-- Ping Chong
You're doing what most American Screenwriters do: you don't let your characters talk directly to the audience. Or to put it another way, you don't let them make eye contact with all the folks in those seats.
This is the good old Fourth Wall device: just before the curtain went up some idiot in a bulldozer apparently ripped off the front wall of that living room -- and the characters inside never notice that we're staring at them through the hole. It's is the Ant Farm approach to theatre.
You're admitting the obvious -- folks are out there watching, so you might as well use that fact in telling your story. And you let at least one -- or sometimes all -- of your characters talk to us.
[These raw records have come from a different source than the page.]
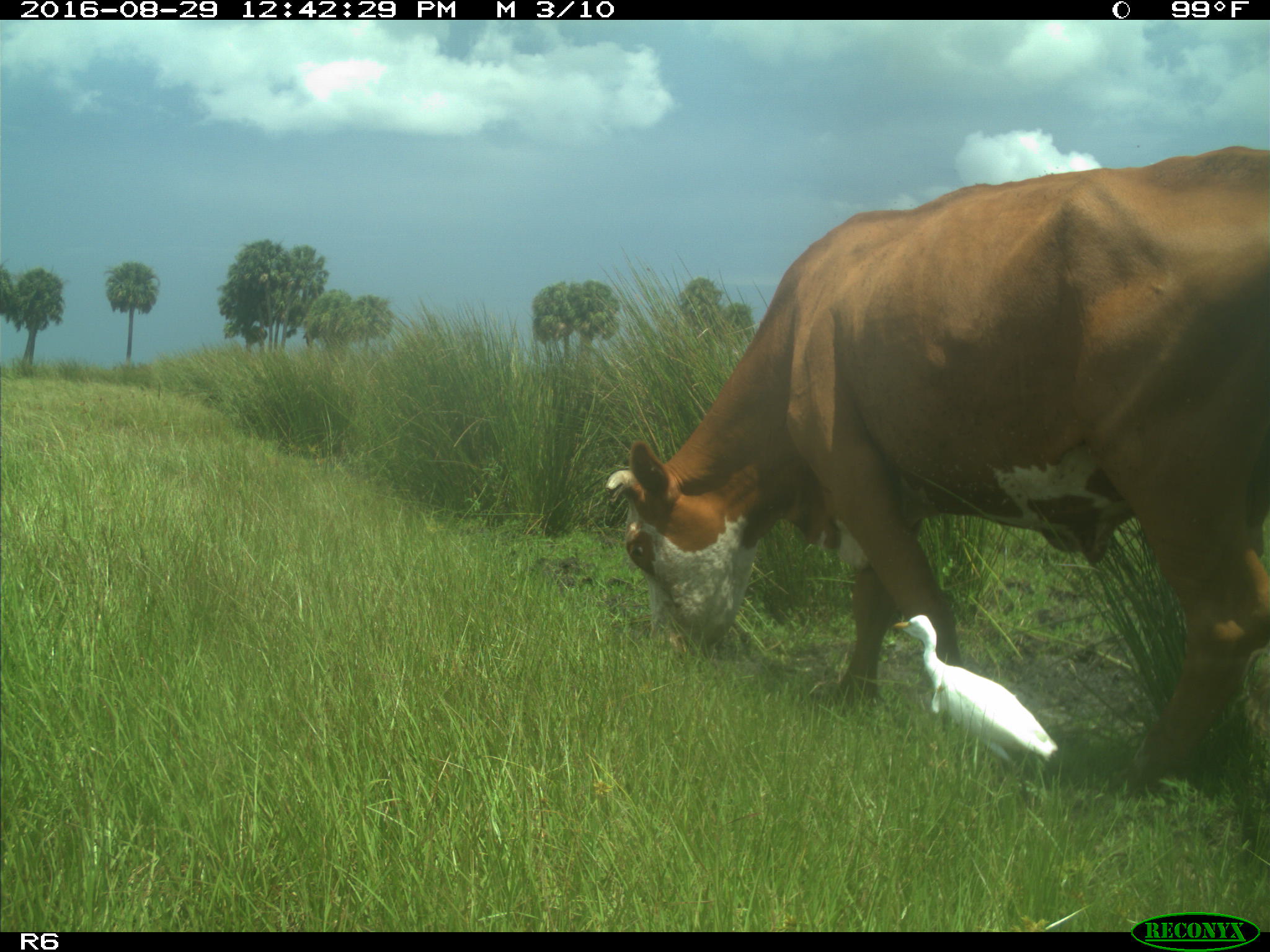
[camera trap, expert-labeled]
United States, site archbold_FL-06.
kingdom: Animalia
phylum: Chordata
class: Mammalia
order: Artiodactyla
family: Bovidae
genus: Bos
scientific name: Bos taurus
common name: domestic cow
Bos taurus (domestic cow).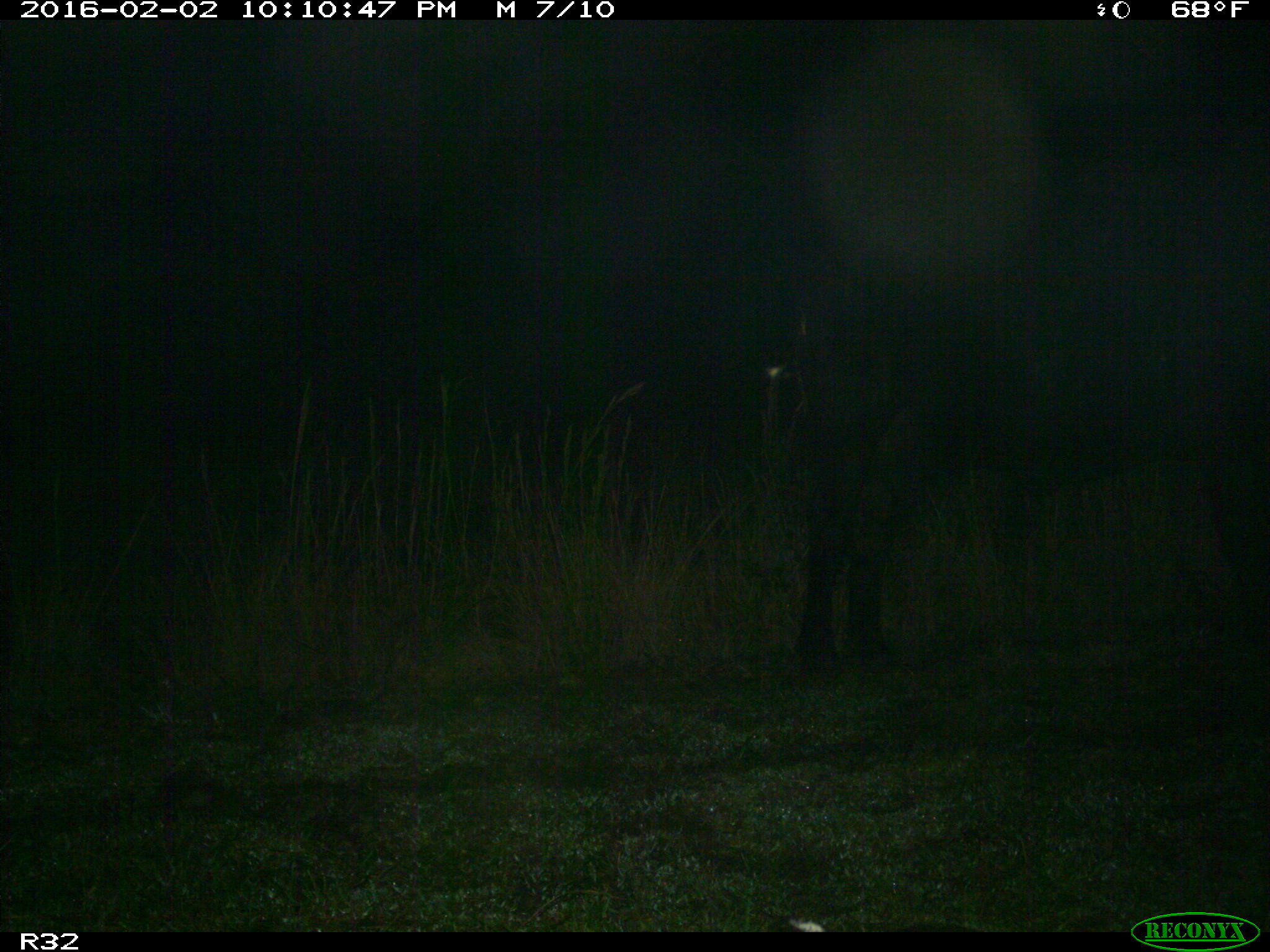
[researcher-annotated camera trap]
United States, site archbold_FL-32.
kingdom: Animalia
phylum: Chordata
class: Mammalia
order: Artiodactyla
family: Bovidae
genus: Bos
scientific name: Bos taurus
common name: domestic cow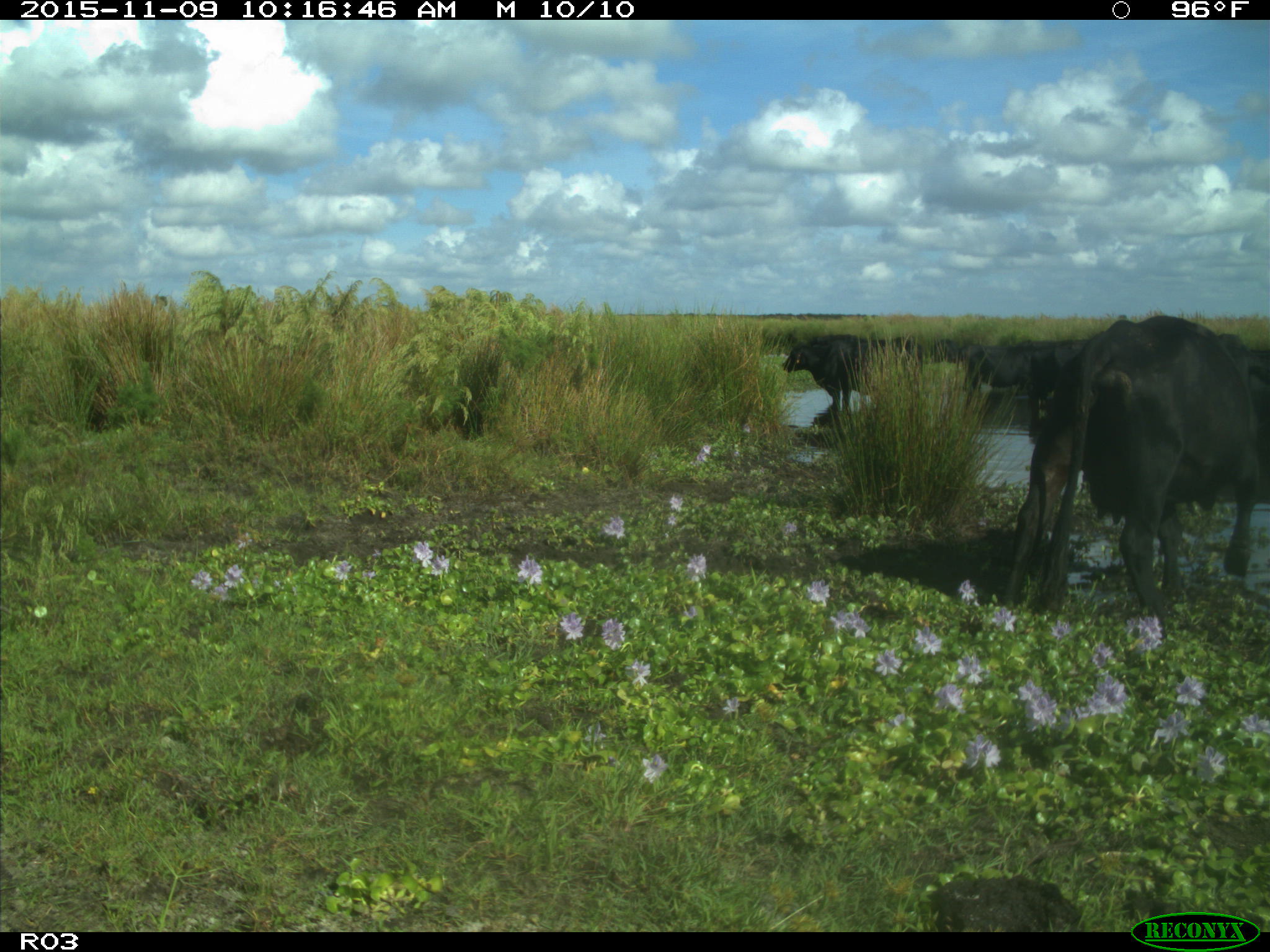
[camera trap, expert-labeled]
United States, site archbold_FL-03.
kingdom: Animalia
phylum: Chordata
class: Mammalia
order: Artiodactyla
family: Bovidae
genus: Bos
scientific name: Bos taurus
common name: domestic cow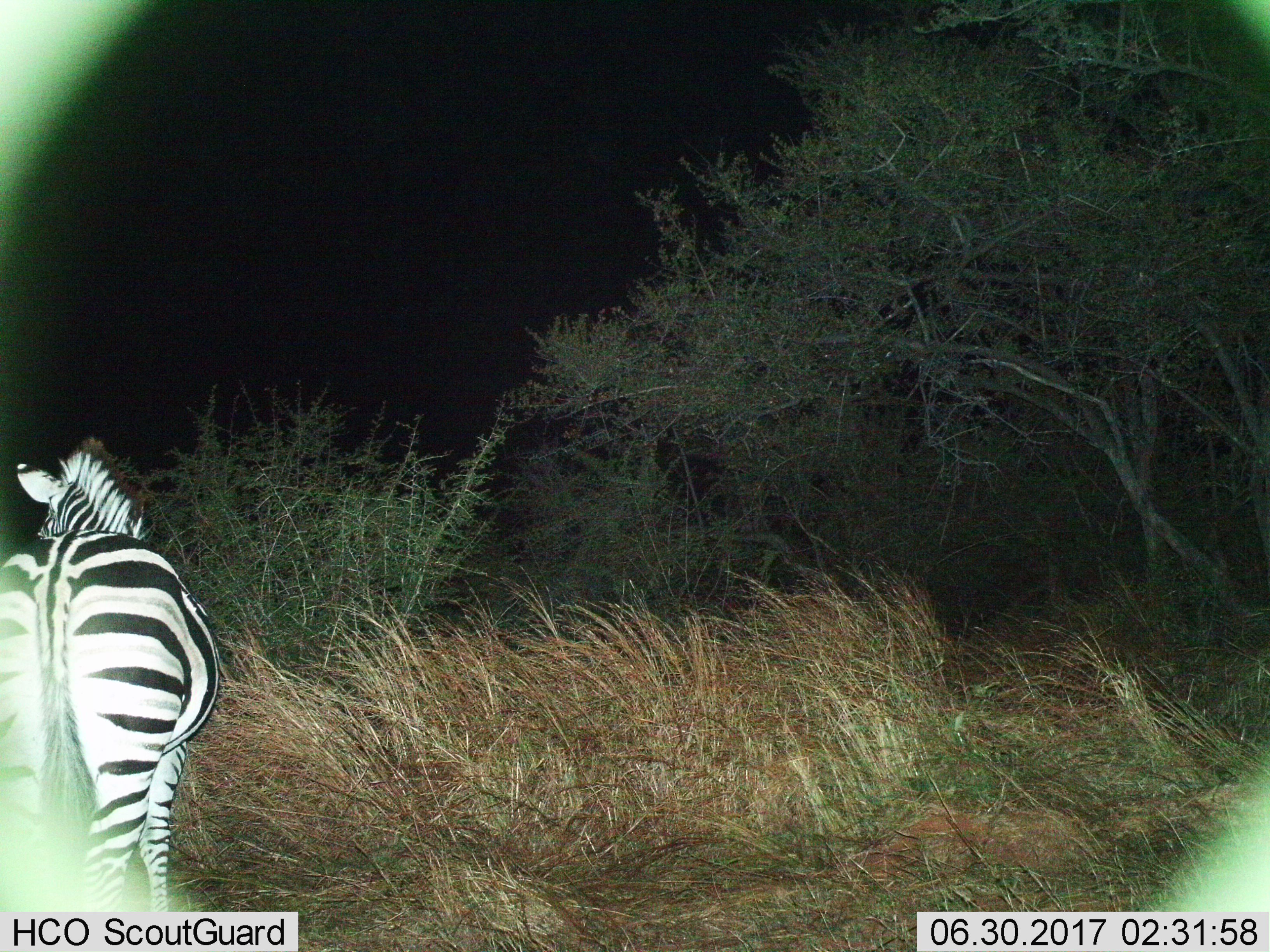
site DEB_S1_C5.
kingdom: Animalia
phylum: Chordata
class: Mammalia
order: Perissodactyla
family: Equidae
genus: Equus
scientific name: Equus quagga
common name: plains zebra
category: zebraplains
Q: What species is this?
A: Zebraplains (plains zebra) (Equus quagga).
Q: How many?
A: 1.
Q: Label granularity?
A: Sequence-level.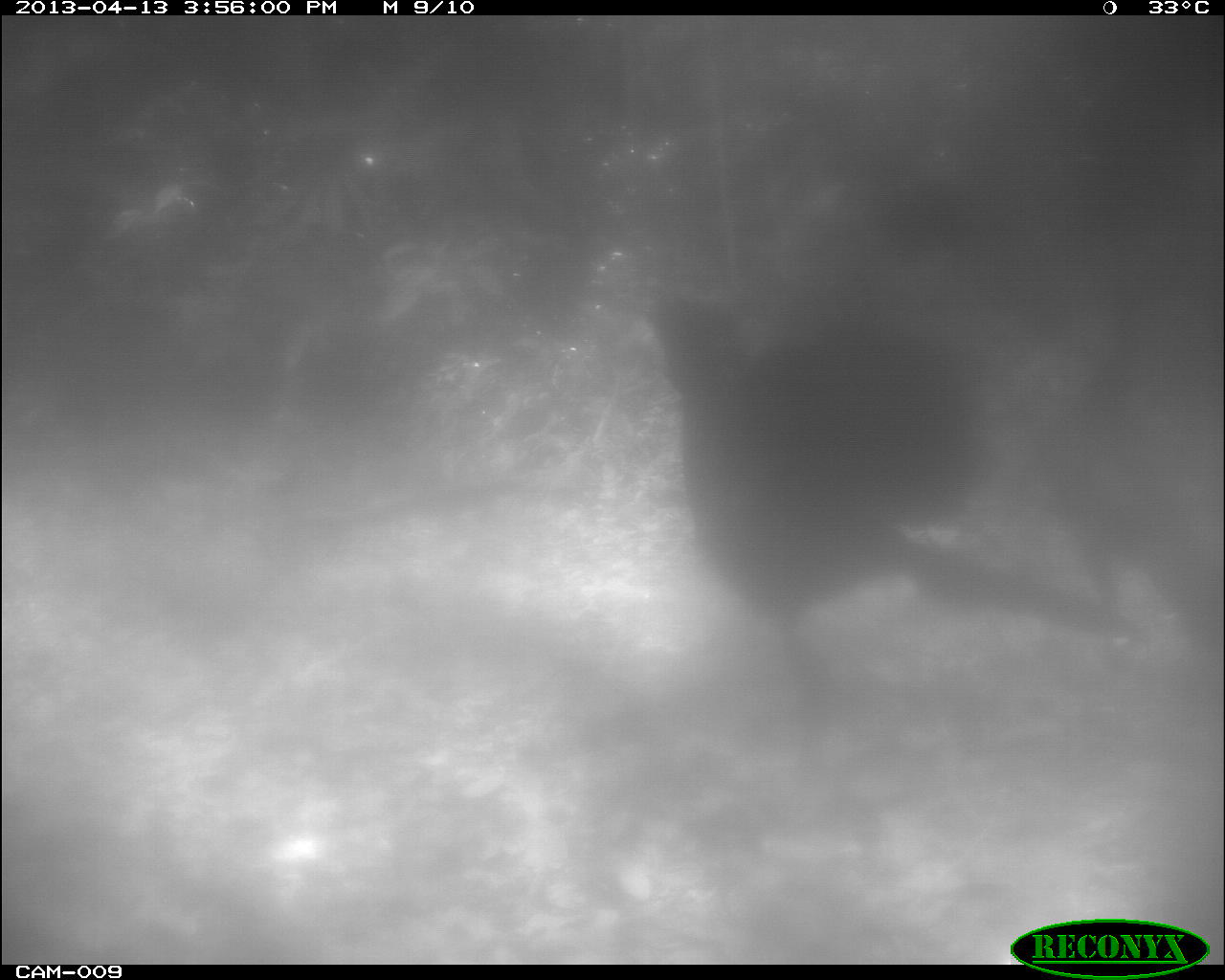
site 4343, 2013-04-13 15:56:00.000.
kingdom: Animalia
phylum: Chordata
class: Aves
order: Galliformes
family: Cracidae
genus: Crax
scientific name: Crax rubra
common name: great curassow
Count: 2.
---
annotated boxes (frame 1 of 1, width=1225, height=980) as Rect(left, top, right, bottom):
crax rubra: Rect(640, 283, 1148, 783)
You can do this technically with a Narrator who leads us through the play while the rest of the characters don't acknowledge us.
That's what Charles Fuller did in A SOLDIER'S PLAY [the play, of course. Not the movie]. Or you can have any number of your characters take us into their confidence. This is what John Guare did in SIX DEGREES OF SEPARATION [the play, of course. Not the movie.]
And you can do an interesting I-Don't-Want-To-Have-Just-One sort of thing as Wendy Wasserstein did in THE HEIDI CHRONICLES. Her central character addresses us at the beginning of each Act, but in the guise of an art history lecture. So she talks to us, but she doesn't acknowledge us as a theatre audience. We understand we're her students sitting in a lecture hall.